■ Aim 1 ■
From the records below, return the lines unchanged, starting at the line containing "How far are" and ending at the line containing "2255 inches".

■ Text extract ■

┏━━

The following are viewpoints by public intellectuals that are attempting to provide a solution to this issue:
Borrowing an analogy from George Yeo, Singapore is a Banyan Tree. As shown above, a Banyan Tree casts a huge shadow over the ground. The tree itself is the Singapore government, which is apt as it is indeed a big, paternalistic government. However, the ground that is covered by shadow is the civil society. The civil society in Singapore is indeed underdeveloped. Hence, George Yeo suggests that we should prune the Banyan Tree, supposedly calling for the government to step back in some areas so that the civil society can grow.
However, he maintained that we should prune the Banyan Tree judiciously as Singapore still needs the Banyan Tree, meaning that Singapore still needs a reasonably strong government. Why? Singapore is a small, therefore reactive country in the global field of geopolitics and interconnectedness. To me, Singapore is like a small spaceship in a space full of space debris. The captain of the ship needs to have a good control over the ship to maneuver and avoid the debris. In other words, a strong government is needed for Singapore to adapt to a fast changing environment.

┗━━

■ Aim 2 ■
Answer these questions from the Banyan Tree text:
(a) From whom is the Banyan Tree analogy borrowed?
(b) In the analogy, what does the tree itself stand for?
(c) What is Singapore likened to in the second paragraph?

■ Given records ■
┏━━

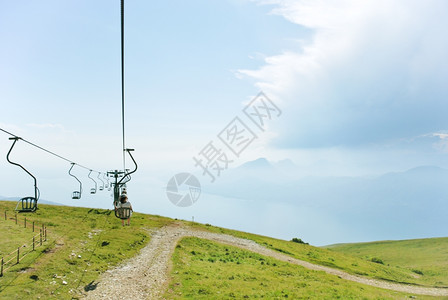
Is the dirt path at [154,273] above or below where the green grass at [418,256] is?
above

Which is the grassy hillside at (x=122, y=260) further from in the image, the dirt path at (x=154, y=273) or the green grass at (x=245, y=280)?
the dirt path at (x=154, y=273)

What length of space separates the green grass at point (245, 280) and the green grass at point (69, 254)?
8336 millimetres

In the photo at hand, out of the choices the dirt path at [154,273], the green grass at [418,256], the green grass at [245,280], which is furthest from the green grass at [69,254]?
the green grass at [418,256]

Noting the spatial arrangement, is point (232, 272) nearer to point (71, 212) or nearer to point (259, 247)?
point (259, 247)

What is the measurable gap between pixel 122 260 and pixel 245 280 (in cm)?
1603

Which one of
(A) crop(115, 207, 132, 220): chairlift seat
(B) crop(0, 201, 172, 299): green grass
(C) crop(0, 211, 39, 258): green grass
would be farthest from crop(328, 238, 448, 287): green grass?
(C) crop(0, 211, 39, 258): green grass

┗━━
┏━━

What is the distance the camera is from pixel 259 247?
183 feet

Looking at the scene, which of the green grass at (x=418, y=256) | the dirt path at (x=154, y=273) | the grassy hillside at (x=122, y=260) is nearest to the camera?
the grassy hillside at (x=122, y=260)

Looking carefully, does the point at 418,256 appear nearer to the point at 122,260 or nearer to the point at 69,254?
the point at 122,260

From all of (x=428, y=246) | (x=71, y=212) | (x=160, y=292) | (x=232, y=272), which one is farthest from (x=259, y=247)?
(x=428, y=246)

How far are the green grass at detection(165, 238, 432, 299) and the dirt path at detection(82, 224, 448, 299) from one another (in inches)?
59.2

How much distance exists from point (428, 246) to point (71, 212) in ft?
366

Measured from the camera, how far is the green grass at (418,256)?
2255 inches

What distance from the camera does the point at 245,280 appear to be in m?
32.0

┗━━
┏━━

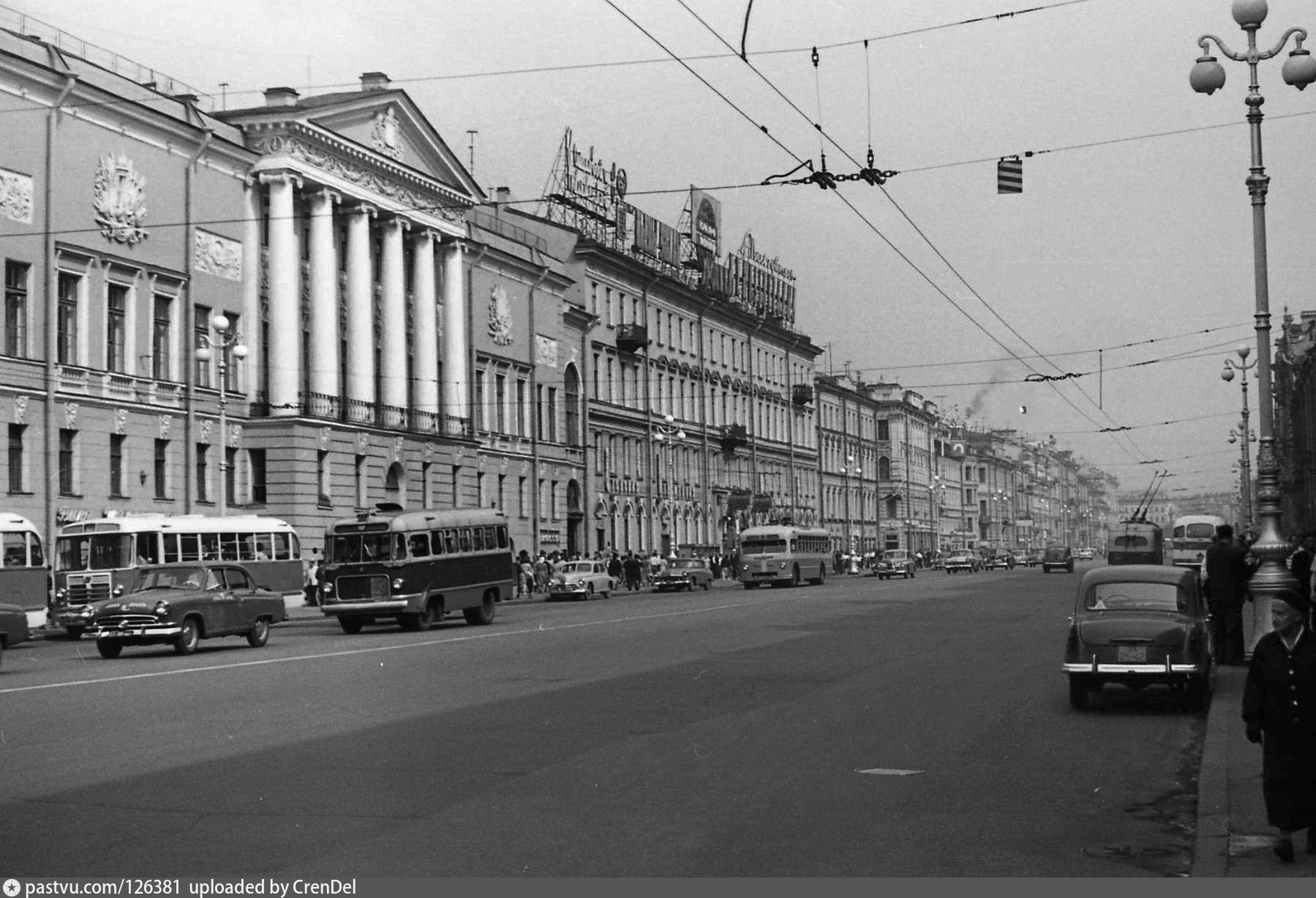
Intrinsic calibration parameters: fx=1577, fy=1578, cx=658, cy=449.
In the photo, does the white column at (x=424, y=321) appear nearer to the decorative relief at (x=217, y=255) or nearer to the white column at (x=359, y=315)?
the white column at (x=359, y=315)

┗━━

■ Written solution 1 ■
How far are the green grass at detection(165, 238, 432, 299) and the dirt path at detection(82, 224, 448, 299) from one another (in inches)?
59.2

How much distance exists from point (428, 246) to point (71, 212) in ft?
366

Measured from the camera, how far is the green grass at (418,256)?
2255 inches

■ Written solution 2 ■
(a) George Yeo
(b) The Singapore government
(c) A small spaceship in a space full of space debris